◆ **What you have to do**: In the YAML config explanation below, what unit does `train_sample_count` count samples in?

Here's an explanation of what each part of the `yaml` configs means:

The first portions specify the datasets' locations and properties of the specific Dyck-(k,m) language.
For generating data with `rnns-stacks/generate_mbounded_dyck.py`, only this portion is needed.
 - `corpus`:
    - `train_corpus_loc`: The filepath for the training corpus
    - `dev_corpus_loc`: The filepath for the development corpus
    - `test_corpus_loc`: The filepath for the test corpus
- `language`:
    - `train_bracket_types`: The number of unique bracket types, also _k_ in Dyck-(k,m) for the training set.
    - `train_max_length`: The maximum length of any training example 
    - `train_min_length`: The minimum length of any training example 
    - `train_max_stack_depth`: The maximum number of unclosed open brackets at any step of a training example
    - `train_sample_count`: Number of samples in tokens (!!) not lines, for the training set.
    - `dev_bracket_types`: The number of unique bracket types in the development set, also _k_ in Dyck-(k,m).
    - `dev_max_length`: The maximum length of any development example 
    - `dev_min_length`: The minimum length of any development example 
    - `dev_max_stack_depth`: The maximum number of unclosed open brackets at any step of a development example
    - `dev_sample_count`: Number of samples in tokens (!!) not lines, for the development set.

◆ **Data block**:

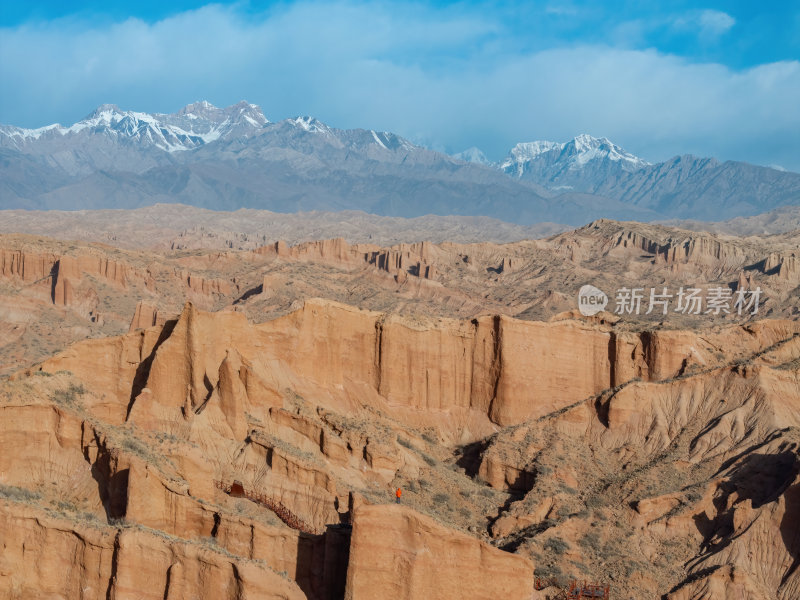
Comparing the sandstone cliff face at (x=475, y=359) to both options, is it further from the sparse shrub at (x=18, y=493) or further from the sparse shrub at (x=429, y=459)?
the sparse shrub at (x=18, y=493)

◆ **Response to the task**: Tokens, not lines.